PROVIDED PASSAGE>
§ §
Even if you love or hate your smile, your parents are not completely responsible!
It’s easy to look at genetics as the cause for mostly everything about our bodies. They determine our looks, risk factors and predispositions for certain diseases, even our smiles. Researchers have recently been examining the link between poor oral health and the genes we receive from our parents to determine just how much of our smile is out of our hands. Turns out, even when considering genetics, we play the best and final role in determining our oral health!
Some people have an increased risk for tooth decay simply because of their genetics. Researchers found that people whose parents had tooth decay were also more prone to cavities. This means that even if you eat well, brush at least twice a day and floss, you could still have a greater chance of developing cavities than someone who has worse oral care habits than you. For people with this genetic makeup, it is even that much more important to have great oral care habits and to see your dentist regularly because you have to monitor your smile a little bit harder than people who aren’t prone to cavities.
Teeth Size and Shape
Did you notice when you were growing up that a lot of your friends didn’t have braces? It turns out that teeth size and shape is the result of genetics. This means that if your parents had crooked, small or crowded teeth, there’s a good chance you’ll have to deal with these problems as well. You might have to wear Invisalign or braces as an adolescent or possibly in the future (if you haven’t remedied these issues yet), while your friends with different genes get to have a straight smile without any additional work.
§ §
DATA FOR REVIEW>
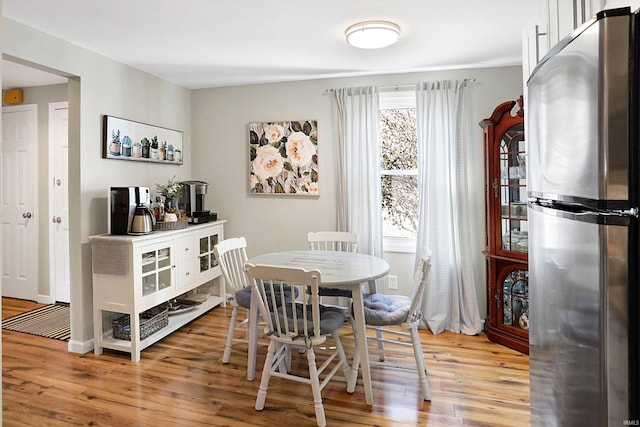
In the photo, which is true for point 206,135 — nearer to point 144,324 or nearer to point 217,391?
point 144,324

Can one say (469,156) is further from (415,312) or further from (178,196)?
(178,196)

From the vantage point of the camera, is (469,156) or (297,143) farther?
(297,143)

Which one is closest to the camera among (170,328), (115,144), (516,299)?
(516,299)

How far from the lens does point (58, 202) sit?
429 centimetres

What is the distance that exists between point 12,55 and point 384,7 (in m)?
2.47

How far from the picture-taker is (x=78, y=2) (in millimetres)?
2283

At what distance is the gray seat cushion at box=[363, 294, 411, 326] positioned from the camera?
2.45 meters

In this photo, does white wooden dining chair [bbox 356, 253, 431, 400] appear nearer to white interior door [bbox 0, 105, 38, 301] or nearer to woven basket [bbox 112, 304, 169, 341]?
woven basket [bbox 112, 304, 169, 341]

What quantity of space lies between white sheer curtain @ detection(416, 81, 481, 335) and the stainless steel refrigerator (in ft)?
8.28

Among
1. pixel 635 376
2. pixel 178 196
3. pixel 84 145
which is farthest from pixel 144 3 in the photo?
pixel 635 376

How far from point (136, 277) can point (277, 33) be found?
6.97 feet

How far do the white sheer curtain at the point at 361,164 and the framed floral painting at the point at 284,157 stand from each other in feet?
1.09

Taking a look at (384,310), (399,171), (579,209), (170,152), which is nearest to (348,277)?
(384,310)

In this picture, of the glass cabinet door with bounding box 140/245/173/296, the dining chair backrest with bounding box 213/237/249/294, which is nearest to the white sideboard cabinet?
the glass cabinet door with bounding box 140/245/173/296
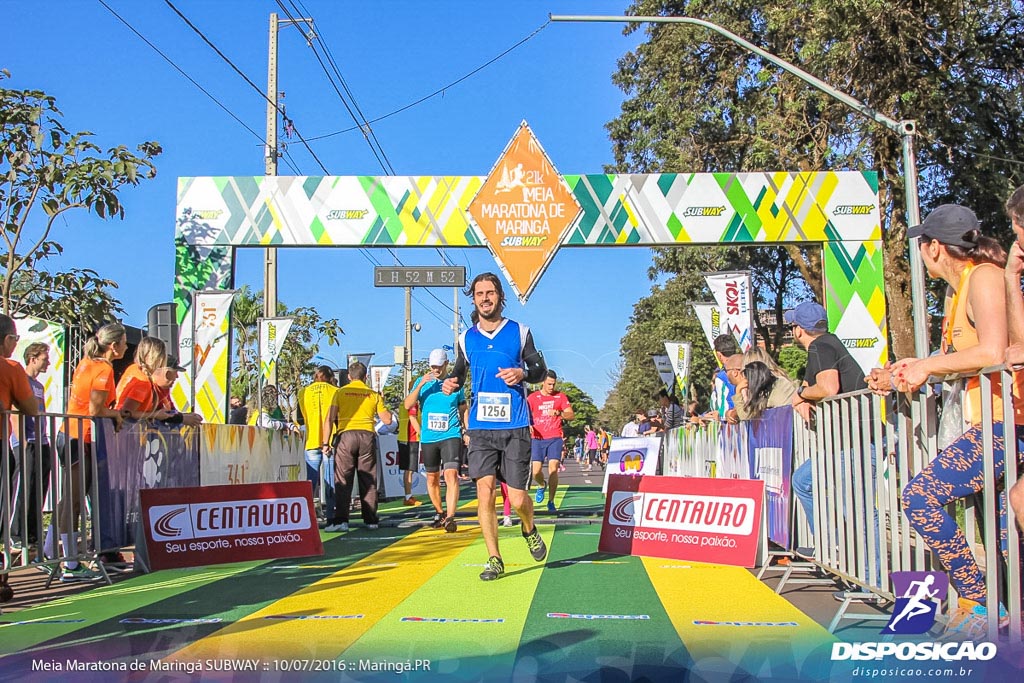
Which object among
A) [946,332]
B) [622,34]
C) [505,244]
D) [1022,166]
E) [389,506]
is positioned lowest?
[389,506]

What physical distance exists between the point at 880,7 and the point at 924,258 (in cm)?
1234

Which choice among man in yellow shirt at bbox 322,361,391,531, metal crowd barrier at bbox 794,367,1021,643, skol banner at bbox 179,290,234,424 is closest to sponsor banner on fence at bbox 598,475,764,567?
metal crowd barrier at bbox 794,367,1021,643

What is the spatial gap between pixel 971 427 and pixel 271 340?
54.1ft

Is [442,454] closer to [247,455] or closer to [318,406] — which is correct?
[318,406]

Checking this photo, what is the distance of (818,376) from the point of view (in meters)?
6.37

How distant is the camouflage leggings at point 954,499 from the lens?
13.7 ft

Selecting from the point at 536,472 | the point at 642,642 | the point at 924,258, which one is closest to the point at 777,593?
the point at 642,642

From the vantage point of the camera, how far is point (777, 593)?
6.14 metres

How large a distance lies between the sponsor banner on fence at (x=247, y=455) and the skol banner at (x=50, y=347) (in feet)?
7.77

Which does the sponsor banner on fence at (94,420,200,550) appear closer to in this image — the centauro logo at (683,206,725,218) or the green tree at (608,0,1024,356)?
the centauro logo at (683,206,725,218)

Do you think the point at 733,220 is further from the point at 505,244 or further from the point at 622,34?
the point at 622,34

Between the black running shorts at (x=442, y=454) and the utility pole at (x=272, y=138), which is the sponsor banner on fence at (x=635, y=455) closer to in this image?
the black running shorts at (x=442, y=454)

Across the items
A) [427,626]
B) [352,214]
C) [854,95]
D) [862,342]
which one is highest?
[854,95]

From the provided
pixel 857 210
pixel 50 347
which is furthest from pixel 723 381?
pixel 50 347
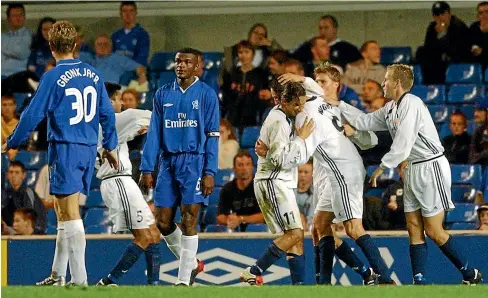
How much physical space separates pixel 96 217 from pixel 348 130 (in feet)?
14.7

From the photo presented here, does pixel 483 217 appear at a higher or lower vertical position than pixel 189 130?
lower

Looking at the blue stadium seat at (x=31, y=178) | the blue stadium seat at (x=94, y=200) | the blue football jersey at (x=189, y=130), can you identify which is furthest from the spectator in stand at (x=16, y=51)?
the blue football jersey at (x=189, y=130)

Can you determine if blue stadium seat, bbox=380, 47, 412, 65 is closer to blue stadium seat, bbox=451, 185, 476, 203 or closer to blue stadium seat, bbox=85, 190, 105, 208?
blue stadium seat, bbox=451, 185, 476, 203

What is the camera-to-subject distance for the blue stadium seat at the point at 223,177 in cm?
1510

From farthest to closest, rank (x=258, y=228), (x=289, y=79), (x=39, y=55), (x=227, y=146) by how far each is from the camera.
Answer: (x=39, y=55) < (x=227, y=146) < (x=258, y=228) < (x=289, y=79)

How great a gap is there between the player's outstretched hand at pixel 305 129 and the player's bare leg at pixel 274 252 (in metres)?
0.80

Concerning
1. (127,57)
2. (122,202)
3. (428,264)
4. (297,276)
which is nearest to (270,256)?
(297,276)

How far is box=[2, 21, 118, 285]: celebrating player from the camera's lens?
951cm

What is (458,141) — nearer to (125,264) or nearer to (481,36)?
(481,36)

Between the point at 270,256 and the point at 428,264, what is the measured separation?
259 centimetres

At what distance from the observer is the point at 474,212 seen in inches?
562

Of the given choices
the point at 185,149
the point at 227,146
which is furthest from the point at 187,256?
the point at 227,146

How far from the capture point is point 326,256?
1134 cm

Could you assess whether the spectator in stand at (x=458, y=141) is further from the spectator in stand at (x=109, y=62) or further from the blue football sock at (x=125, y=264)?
the blue football sock at (x=125, y=264)
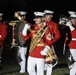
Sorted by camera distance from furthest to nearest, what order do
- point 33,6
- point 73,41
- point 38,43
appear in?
point 33,6 < point 73,41 < point 38,43

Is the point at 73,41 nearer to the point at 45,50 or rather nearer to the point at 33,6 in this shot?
the point at 45,50

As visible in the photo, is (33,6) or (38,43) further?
(33,6)

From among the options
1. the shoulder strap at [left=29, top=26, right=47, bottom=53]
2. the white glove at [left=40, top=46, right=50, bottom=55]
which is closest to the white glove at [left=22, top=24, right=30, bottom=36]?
the shoulder strap at [left=29, top=26, right=47, bottom=53]

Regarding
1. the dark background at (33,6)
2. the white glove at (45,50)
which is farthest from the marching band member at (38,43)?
the dark background at (33,6)

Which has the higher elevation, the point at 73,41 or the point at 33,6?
the point at 73,41

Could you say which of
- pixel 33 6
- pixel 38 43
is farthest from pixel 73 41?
pixel 33 6

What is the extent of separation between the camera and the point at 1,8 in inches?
1003

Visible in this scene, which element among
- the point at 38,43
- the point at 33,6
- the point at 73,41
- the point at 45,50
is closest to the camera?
the point at 45,50

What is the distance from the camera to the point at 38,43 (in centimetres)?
1062

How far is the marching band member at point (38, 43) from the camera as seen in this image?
1052 cm

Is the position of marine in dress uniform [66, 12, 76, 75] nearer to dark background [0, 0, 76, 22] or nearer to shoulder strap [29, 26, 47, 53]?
shoulder strap [29, 26, 47, 53]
§ §
REQUIRED ACTION A> In the text on genetics and oral health, what did researchers find about people whose parents had tooth decay?
REQUIRED ACTION B> Proceed with the text on genetics and oral health from the point at which it stops.

EXPECTED OUTPUT A> They were also more prone to cavities.

EXPECTED OUTPUT B>
Nearly 50 percent of all Americans suffer from gum disease, and this part of the population may have been more likely to get the disease based on their genetic risk factors. People who have poor immune responses, or have a family history of autoimmune disorders, have a greater chance of developing gum disease. If you have a poor immune response (i.e. get sick often), you will have to more closely examine your oral health, so make sure your dental team is aware and that you’re visiting them often.
While there are clearly genetic factors that influence your smile, you cannot completely blame genetics for your dental health. You play a huge factor in the health of your smile just by taking care of your teeth. Make sure to brush, floss, eat healthy, don’t use tobacco products, and see your hygienist and dentist for regularly scheduled cleanings, exams and X-rays.
It is clear that genetics play a huge role in our dental health, but you, and the care you give your teeth, have greater influence on the overall health of your teeth and gums. By taking the very best care of your smile, and seeing your hygienist and dentist, you can overcome your less than desirable genes (thanks mom and dad!) and have a healthy, happy smile!